Hacker News new | ask | show | jobs
by miletus 286 days ago
This is exactly why a lot of people are running local LLMs or moving toward privacy-first platforms

we recently shipped secure mode on https://www.agentsea.com.

With Secure Mode, all chats run either on open-source models or models hosted on our own servers - so you can chat with AI without worrrying about privacy.

3 comments

There is a very strong use case for less-powerful but local LLMs, and there's going to be a big expansion in that area in the next couple years. So big, I'll bet that all the major AI players will do everything they can to cripple them.
Not Nvidia, that's their best scenario
Unfortunately I think you're overestimating how many people care enough about privacy to go through the effort of running LLMs locally and likely buying a GPU
tbh i just run local because i can . No real reason too.

edit: there are some instances where i would like to be able to set the same seed repeatedly which isn't always possible online.

Realistically, how useful is local LLM usage? What are your use cases, hardware, and models used?
I have a old system with 3 ancient Tesla K40s which can easily run inference on ~30B parameter models (e.g. qwen3-coder:30b). I mostly use it as a compute box for other workloads, but its not completely incapable for some AI assisted coding. It is power hungry though, and the recent spike in local electricity rates is enough of an excuse to keep it off most of the time.
I'm surprised the accelerators of yore trick actually worked and balancing a trio is trivially more difficult than duo? I enjoy the idea of having tons of VRAM and system RAM and loading a big model and getting responses a few times per hour as long as its high quality
Yeah, I was equally surprised. I am using a patched version of ollama to run the models: https://github.com/austinksmith/ollama37 which has a trivial change to allow it to run with old versions of cuda (3.5, 3.7). Obviously this was before tensor cores were a thing, so you're not going to be blown away by the performance, but it was cheap. I got 3x k40s for $75 on ebay, they are passively cooled, so they do need to be in a server chassis.
>Realistically, how useful is local LLM usage?
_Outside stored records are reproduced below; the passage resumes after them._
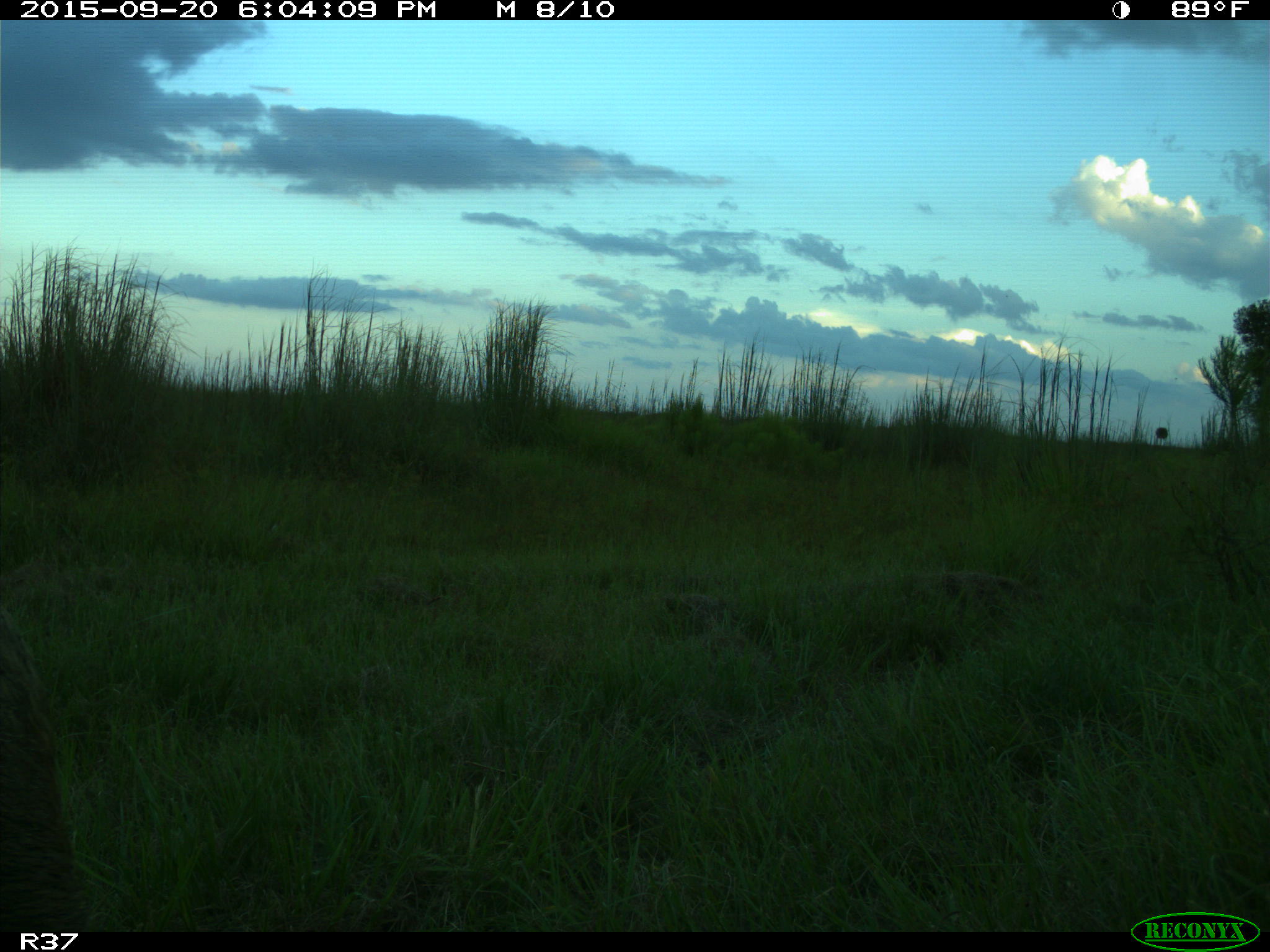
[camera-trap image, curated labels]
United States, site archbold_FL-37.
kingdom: Animalia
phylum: Chordata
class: Mammalia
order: Artiodactyla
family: Suidae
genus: Sus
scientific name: Sus scrofa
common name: wild boar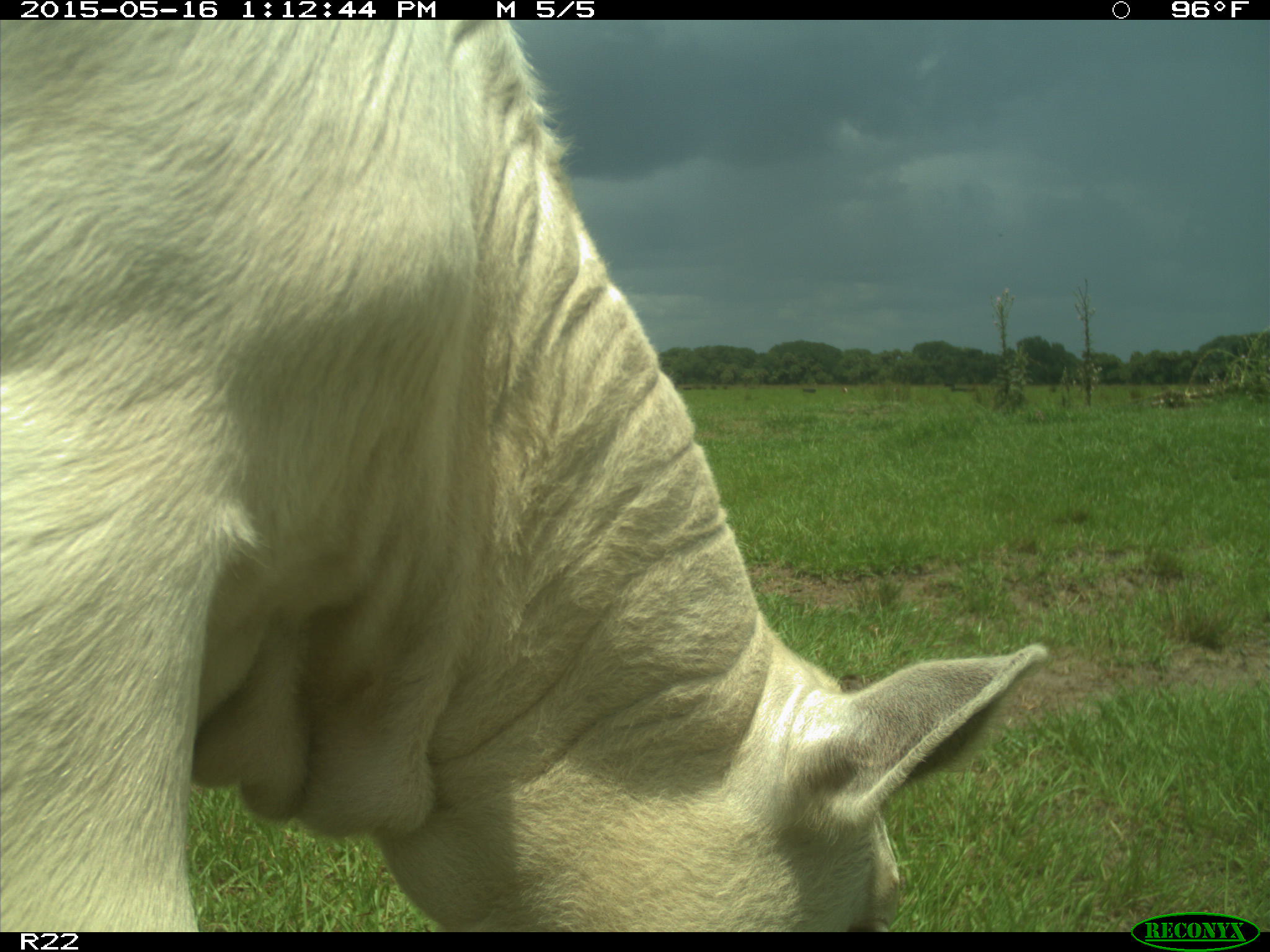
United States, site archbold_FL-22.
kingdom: Animalia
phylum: Chordata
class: Mammalia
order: Artiodactyla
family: Bovidae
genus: Bos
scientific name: Bos taurus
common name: domestic cow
For me, none really, just as a toy. I don't get much use out of online either. There was Kaggle competition to find issues with OpenAI's open weights model, but because my RTX gpu didn't have enough memory i had to run it very slowly from with CPU/ram.

Maybe other people have actual uses, but i don't

The differentiator is that locally, you can use abliterated models - models where they undid the guardrails.
Lots of people already have RTX 3090/4090/5090 for gaming and they can run 30b-class models at 40+ tok/sec. There is a huge field of models and finetunes of this size on huggingface. They are a little bit dumber than the big cloud models but not by much. And being able to run them 24/7 for just the price of electricity (and the privacy) is a big pull.
> they can run 30b-class models at 40+ tok/sec.

No, they can run quantized versions of those models, which are dumber than the base 30b models, which are much dumber than > 400b models (from my use).

> They are a little bit dumber than the big cloud models but not by much.

If this were true, we wouldn't see people paying the premiums for the bigger models (like Claude).

For every use case I've thrown at them, it's not a question of "a little dumber", it's the binary fact that the smaller models are incapable of doing what I need with any sort of consistency, and hallucinate at extreme rates.

What's the actual use case for these local models?

With quantization-aware-training techniques, q4 models are less than 1% off from bf16 models. And yes, if your use case hinges on the very latest and largest cloud-scale models, there are things they can do the local ones just can't. But having them spitting tokens 24/7 for you would have you paying off a whole enterprise-scale GPU in a few months, too.

If anyone has a gaming GPU with gobs of VRAM, I highly encourage they experiment with creating long-running local-LLM apps. We need more independent tinkering in this space.

> But having them spitting tokens 24/7 for you would have you paying off a whole enterprise-scale GPU in a few months, too.

Again, what's the use case? What would make sense to run, at high rates, where output quality isn't much of a concern? I'm genuinely interested in this question, because answering it always seems to be avoided.

What kind of interactions do you have? Brainstorming, knowledge framework, rubber duck debug plus? Help me understand please if you will because I have a 3090 sitting without a suitable rest of it all and I wonder invest or not?
Given that this is in response to a ChatGPT user who killed his mother and then himself, I'm not sure that positioning your product as being more secure than ChatGPT is wise, because your marketing here suggests either:

1. Profound tone-deafness about appropriate contexts for privacy messaging

2. Intentional targeting of users who want to avoid safety interventions

3. A fundamental misunderstanding of your ethical obligations as an AI provider

None of these interpretations reflect well on AgentSea's judgment or values.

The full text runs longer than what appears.